Occupants of the Archaeological Research Facility have moved to a temporary location at Shorb House on the corner of Channing Way and Bowditch Street. The archaeology facility is on the site of the Zeta Psi fraternity house, built in 1876.

The retrofit of the Berkeley Art Museum will finish just in time for its reopening on Wednesday, Sept. 12. Featured will be African American sculptor Martin Puryear, nominated recently by TIME magazine as "America's best artist" and the first-ever retrospective of Korean-American conceptual artist and UC Berkeley alumna Theresa Hak Kyung Cha.

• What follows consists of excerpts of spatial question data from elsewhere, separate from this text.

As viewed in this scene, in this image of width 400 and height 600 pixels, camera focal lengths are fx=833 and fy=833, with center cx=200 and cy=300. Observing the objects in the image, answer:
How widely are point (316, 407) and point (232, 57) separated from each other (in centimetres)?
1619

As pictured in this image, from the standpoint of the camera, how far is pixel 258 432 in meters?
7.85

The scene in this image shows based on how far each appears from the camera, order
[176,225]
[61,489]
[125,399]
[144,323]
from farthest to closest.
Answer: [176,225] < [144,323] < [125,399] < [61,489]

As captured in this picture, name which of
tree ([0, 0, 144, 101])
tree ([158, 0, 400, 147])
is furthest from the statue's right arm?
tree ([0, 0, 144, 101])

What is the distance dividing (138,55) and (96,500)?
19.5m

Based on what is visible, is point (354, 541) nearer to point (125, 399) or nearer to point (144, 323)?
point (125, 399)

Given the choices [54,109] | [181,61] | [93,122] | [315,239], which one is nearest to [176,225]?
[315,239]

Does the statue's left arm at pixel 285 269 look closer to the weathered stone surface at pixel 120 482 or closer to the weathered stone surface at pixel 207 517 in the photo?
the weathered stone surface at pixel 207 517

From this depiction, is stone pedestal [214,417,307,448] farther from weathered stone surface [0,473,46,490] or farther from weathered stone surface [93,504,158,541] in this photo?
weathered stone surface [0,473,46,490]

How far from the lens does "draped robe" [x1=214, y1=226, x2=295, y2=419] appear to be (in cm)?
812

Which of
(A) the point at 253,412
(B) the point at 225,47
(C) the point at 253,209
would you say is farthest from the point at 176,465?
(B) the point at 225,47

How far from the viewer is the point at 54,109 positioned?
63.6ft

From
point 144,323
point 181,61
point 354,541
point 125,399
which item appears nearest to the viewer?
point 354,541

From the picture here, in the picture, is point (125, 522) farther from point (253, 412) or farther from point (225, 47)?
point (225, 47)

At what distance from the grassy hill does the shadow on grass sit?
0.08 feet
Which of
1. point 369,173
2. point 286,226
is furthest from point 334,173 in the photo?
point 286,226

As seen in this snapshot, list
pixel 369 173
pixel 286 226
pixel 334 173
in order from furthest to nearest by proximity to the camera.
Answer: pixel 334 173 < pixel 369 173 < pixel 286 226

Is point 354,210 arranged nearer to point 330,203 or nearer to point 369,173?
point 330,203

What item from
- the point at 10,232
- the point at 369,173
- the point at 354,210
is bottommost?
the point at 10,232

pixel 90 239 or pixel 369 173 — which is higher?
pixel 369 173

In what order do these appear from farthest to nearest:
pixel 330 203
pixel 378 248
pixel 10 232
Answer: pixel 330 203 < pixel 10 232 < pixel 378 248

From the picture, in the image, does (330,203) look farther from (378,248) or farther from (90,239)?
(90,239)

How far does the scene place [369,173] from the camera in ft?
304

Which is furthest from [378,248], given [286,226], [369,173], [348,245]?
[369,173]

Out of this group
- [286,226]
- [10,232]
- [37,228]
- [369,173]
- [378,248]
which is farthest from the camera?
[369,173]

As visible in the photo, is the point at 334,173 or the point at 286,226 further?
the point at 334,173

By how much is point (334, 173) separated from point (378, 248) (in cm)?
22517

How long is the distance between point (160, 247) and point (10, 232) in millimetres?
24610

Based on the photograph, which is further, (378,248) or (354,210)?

On UC Berkeley's Clark Kerr campus, an Aug. 30 ceremony will revive a tradition of naming campus residence halls after people who have made contributions to student welfare. Chancellor Berdahl will join campus dignitaries and students to formally name Maslach Hall after George and Doris Cuneo Maslach, both UC Berkeley graduates.

George Maslach, a retired dean of the College of Engineering, is known for fostering student interests in engineering. Doris Cuneo Maslach is a tireless community activist for housing and education. She helped negotiate the city/university/neighborhood agreement that led to university acquisition of the Kerr campus, and its use for student housing. Her interest in student housing issues dates back to the 1930s, when she was involved in student government and co-ops.

The Maslachs are the parents of Christina Maslach, UC Berkeley professor of psychology and the campus's vice provost for undergraduate education.

New deans, new faces

Two new deans are in place for the new school year, and a third has been named to assume a deanship next July.

P. David Pearson, a leading scholar in reading and reading assessment, is taking over the helm at the Graduate School of Education. Former dean Eugene Garcia returns to teaching. At the School of Optometry, Dennis Levi, a vision scientist comes to UC Berkeley from the University of Houston. He will be teaching and conducting research. He takes over as dean from Anthony Adams, who returns to the faculty and his research.

On July 1, 2002, in the College of Letters & Science, Mark Richards will become dean of the Division of Physical Sciences. Richards, a UC Berkeley professor and former chair of earth and planetary science, will replace Buford Price, professor of physics, who will return to the laboratory. Peter Bickel, professor of statistics, is interim dean until July.

In addition to Pearson and Levi, other new faces on campus this fall include Davitt Moroney, a renowned harpsichordist, organist and musicologist who left Paris to join the music department as a professor and university organist. Moroney earned his PhD at UC Berkeley in 1980 and as a solo concert performer recorded 50 CDs, many devoted to the music of J.S. Bach and the French musicians in the court of Louis XIV. He is the winner of three British Gramophone awards.

Moroney will teaching an introduction to Bach this fall. "The course will be very hands-on, since in class I'll be performing many works live on the harpsichord," Moroney said. "One of my aims is to communicate how modern, exciting and joyful Bach's music can be. We'll also look at why he liked coffee so much that he first performed some of his compositions in a coffee house."